Effects of oxygen, calcium ionophore, and arachidonic acid on prostaglandin production by monolayer cultures of mixed cells and endothelial cells from rat fetal lungs.

Prostaglandins (PGs) synthesized by fetal and neonatal lungs play pivotal roles in pulmonary physiology, especially during the transition from uterine to independent life. One regulator of prostaglandin synthesis at this time may be oxygen. We examined the effects of 1% O2, 21% O2 and 50% O2 in 5% CO2, balance N2 (PO2 values in medium = 30 +/- 4, 142 +/- 4, and 260 +/- 3 mm Hg, respectively), on prostaglandin production from monolayer cultures of mixed or endothelial cells prepared from day 20 gestation rat fetal lungs. Cells were untreated or stimulated to produce prostaglandins by the addition of the calcium ionophore, A23187 (10(-5) M), or the prostaglandin precursor, arachidonic acid (AA, 1 microgram/ml). Prostaglandins 6-keto F1 alpha (6KF, the hydrolysis metabolite of prostacyclin, PGI2), E2, F2 alpha and 13,14-dihydro-15-keto PGF2 alpha (FM, the enzymatic metabolite of PGF2 alpha) were measured by radioimmunoassay. The basal release of 6KF from mixed cells into serum-free medium was approximately 2 ng/10(6) cells/3 days. The levels of 6KF were 10-fold greater than those of the other prostaglandins. Basal endothelial cell release of 6 KF was 30 ng/10(6) cells/3 days, and this was 15- to 100-fold greater than that of the other prostaglandins measured. In mixed cells, oxygen treatment for 3 days had no effect upon the basal release of any prostaglandin, nor was there any effect of oxygen upon the basal 6KF or PGE2 production in endothelial cells. However, both PGF2 alpha and PGFM production by endothelial cells was decreased (p less than 0.05) in 50% O2 compared to 1% O2. Both A23187 and AA enhanced prostaglandin release from mixed and endothelial cells.
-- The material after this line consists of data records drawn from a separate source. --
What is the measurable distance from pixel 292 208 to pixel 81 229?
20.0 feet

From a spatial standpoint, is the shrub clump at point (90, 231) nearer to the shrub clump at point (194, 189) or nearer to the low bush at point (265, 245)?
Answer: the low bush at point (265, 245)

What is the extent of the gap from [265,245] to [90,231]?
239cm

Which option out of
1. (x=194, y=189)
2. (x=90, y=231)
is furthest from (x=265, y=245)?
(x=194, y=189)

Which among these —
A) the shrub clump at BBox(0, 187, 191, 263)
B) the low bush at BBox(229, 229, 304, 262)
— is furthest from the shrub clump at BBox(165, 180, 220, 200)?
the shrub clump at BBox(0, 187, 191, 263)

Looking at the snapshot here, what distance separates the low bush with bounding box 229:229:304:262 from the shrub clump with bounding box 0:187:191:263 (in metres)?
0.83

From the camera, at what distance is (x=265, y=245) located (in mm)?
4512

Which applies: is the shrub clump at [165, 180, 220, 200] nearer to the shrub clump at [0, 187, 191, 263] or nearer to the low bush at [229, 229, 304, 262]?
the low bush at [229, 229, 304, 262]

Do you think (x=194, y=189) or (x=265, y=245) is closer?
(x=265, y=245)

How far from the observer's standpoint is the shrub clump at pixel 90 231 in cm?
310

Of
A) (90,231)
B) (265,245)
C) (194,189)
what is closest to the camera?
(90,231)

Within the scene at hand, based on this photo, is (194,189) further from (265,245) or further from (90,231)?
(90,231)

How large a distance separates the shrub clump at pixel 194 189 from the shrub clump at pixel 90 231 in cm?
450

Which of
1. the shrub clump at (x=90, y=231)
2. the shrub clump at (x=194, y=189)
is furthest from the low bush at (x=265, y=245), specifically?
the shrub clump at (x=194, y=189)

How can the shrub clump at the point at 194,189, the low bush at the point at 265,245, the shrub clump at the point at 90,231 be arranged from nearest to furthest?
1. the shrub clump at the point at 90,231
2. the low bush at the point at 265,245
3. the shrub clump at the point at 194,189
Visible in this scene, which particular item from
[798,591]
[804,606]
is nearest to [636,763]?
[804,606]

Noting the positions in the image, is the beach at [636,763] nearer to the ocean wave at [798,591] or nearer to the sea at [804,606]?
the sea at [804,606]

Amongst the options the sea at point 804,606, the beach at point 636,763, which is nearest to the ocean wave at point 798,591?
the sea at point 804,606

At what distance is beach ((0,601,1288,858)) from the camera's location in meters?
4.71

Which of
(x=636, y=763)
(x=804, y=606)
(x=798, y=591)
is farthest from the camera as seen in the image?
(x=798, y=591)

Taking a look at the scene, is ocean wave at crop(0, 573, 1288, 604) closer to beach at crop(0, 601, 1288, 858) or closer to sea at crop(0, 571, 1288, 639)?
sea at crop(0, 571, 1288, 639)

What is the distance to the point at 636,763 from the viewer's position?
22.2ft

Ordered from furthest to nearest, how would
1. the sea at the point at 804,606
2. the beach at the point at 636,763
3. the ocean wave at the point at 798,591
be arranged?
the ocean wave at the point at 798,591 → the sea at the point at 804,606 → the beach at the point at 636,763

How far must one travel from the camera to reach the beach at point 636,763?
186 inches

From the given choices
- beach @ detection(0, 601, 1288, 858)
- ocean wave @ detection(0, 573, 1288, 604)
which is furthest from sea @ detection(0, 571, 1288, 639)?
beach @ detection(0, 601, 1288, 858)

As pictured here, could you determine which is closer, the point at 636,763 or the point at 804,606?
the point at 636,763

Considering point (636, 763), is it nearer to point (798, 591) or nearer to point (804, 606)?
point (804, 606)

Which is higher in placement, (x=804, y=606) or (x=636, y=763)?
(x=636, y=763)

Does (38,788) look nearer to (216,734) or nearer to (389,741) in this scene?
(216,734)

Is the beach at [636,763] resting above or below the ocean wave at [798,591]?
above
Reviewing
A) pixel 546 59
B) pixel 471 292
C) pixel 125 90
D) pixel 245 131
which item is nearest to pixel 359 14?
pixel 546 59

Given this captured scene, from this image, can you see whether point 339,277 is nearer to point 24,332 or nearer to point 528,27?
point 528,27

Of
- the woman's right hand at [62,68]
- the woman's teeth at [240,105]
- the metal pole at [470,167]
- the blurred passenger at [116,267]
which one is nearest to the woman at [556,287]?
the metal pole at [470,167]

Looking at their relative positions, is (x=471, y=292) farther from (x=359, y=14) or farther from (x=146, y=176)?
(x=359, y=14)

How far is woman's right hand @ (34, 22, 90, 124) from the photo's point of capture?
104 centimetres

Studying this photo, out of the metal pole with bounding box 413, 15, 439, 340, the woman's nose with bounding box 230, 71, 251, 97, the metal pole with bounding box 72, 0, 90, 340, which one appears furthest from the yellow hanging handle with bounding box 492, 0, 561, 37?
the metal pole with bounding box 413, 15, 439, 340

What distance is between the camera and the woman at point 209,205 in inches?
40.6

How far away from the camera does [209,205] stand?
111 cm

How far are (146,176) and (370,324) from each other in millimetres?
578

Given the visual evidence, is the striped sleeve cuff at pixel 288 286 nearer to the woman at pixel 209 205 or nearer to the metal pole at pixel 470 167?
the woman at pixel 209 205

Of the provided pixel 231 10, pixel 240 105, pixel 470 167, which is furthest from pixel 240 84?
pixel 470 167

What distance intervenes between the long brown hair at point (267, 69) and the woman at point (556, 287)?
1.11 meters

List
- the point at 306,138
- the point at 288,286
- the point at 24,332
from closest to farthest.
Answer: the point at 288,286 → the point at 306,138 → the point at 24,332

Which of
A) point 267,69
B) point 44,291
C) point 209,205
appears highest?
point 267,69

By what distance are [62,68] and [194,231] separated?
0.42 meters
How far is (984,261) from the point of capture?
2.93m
Ionophore-stimulated 6KF net production in mixed cells was greater in 21% O2 than in 1% O2 (p less than 0.05). Calcium ionophore stimulated the net production of 6KF and PGE2 in endothelial cells in 21% O2 versus 1% O2 (p less than 0.05), and AA enhanced the net production of 6KF, PGE2 and PGF2 alpha in endothelial cells in 21% O2 versus 1% O2. We conclude that rat fetal pulmonary cells produce prostaglandins from endogenous and exogenous substrates, that prostaglandin production is sensitive to Ca2+-mobilizing agents, and that the production of the vasodilators PGI2 and PGE2 increases in the presence of 21% O2 and a stimulating factor.